* _Extrait présenté_

--

Un projet de tour de logements de luxe, situé à coté du pont des Armateurs, a été soumis à l’enquête publique par le promoteur Atenor. Il passe en commission de concertation à Bruxelles-Ville ce mercredi 10 mars 2010 à 11h.

La démocratie urbaine bafouée

Le projet de la tour Premium soumis à l’enquête publique constitue le point d’orgue d’une saga qui démontre le peu de cas fait par la Ville de Bruxelles des principes élémentaires de la démocratie urbaine.

Affichage de propagande du promoteur pour son projet :
une meilleure qualité de vie, oui, mais pour qui ?

Acte 1 : la Ville de Bruxelles délivre en 2008 un permis de détruire un bâtiment à la valeur patrimoniale incontestable sans projet officiel de remplacement.
Acte 2 : Christian Ceux, échevin de l’urbanisme, se déclare publiquement partisan du principe de construire une tour au même endroit avant même que le PPAS, préparé par la Ville sur mesure pour le promoteur, ne passe à l’enquête publique.
Acte 3 : Atenor détruit le bâtiment malgré un recours au Conseil d’État de Pétitions-Patrimoine.
Acte 4 : Un PPAS sur mesure est approuvé, faisant fi de toutes les remarques des habitants.
Acte 5 : Atenor soumet son projet à l’enquête publique, un projet soutenu dans les médias par l’échevin de l’urbanisme de la Ville de Bruxelles, avant même que les habitants n’aient pu se prononcer en commission de concertation.

Une étude d’incidences bidon, partiale et manipulatrice

Ce mercredi 10 mars, la commission de concertation réunie à la Ville de Bruxelles statuera sur les résultats de l’étude d’incidences relative au projet Premium. Ce ne sont pas moins de 29.615 m² de bureaux (répartis en 4 bâtiments de 7 étages), 48.780 m² de logements (soit 361 logements répartis en une tour de 41 étages et 4 immeubles de 8 étages) et 752 places de parking sur 4 niveaux en sous-sol.

Le résumé non technique[1] de l’étude d’incidences s’en cache à peine, il instruit à décharge uniquement. Toute alternative imposée par le cahier des charges est battue en brèche dès lors qu’elle nuit aux intérêts financiers d’Atenor. Est-il nécessaire de rappeler que les études d’incidences sont réalisées par des bureaux d’études, dans ce cas-ci le bureau Agora, financés par le demandeur et relativement peu encadrés par les pouvoirs publics ?

--

* _Objectifs_
1 – Recopiez le passage de l'extrait compris entre « Un projet de » et « officiel de remplacement. », bornes incluses.
2 – Répondez aux questions suivantes d'après l'extrait.
(a) Quel promoteur a soumis le projet à l'enquête publique ?
(b) Combien d'étages compte la tour de logements prévue ?
(c) Quel bureau d'études a réalisé l'étude d'incidences ?

* _Données fournies_
--

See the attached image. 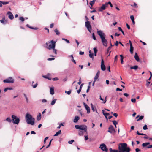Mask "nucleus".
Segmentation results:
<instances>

--

* _Liste des réponses_
1 –
Un projet de tour de logements de luxe, situé à coté du pont des Armateurs, a été soumis à l’enquête publique par le promoteur Atenor. Il passe en commission de concertation à Bruxelles-Ville ce mercredi 10 mars 2010 à 11h.

La démocratie urbaine bafouée

Le projet de la tour Premium soumis à l’enquête publique constitue le point d’orgue d’une saga qui démontre le peu de cas fait par la Ville de Bruxelles des principes élémentaires de la démocratie urbaine.

Affichage de propagande du promoteur pour son projet :
une meilleure qualité de vie, oui, mais pour qui ?

Acte 1 : la Ville de Bruxelles délivre en 2008 un permis de détruire un bâtiment à la valeur patrimoniale incontestable sans projet officiel de remplacement.

2 –
(a) Atenor
(b) 41 étages
(c) Le bureau Agora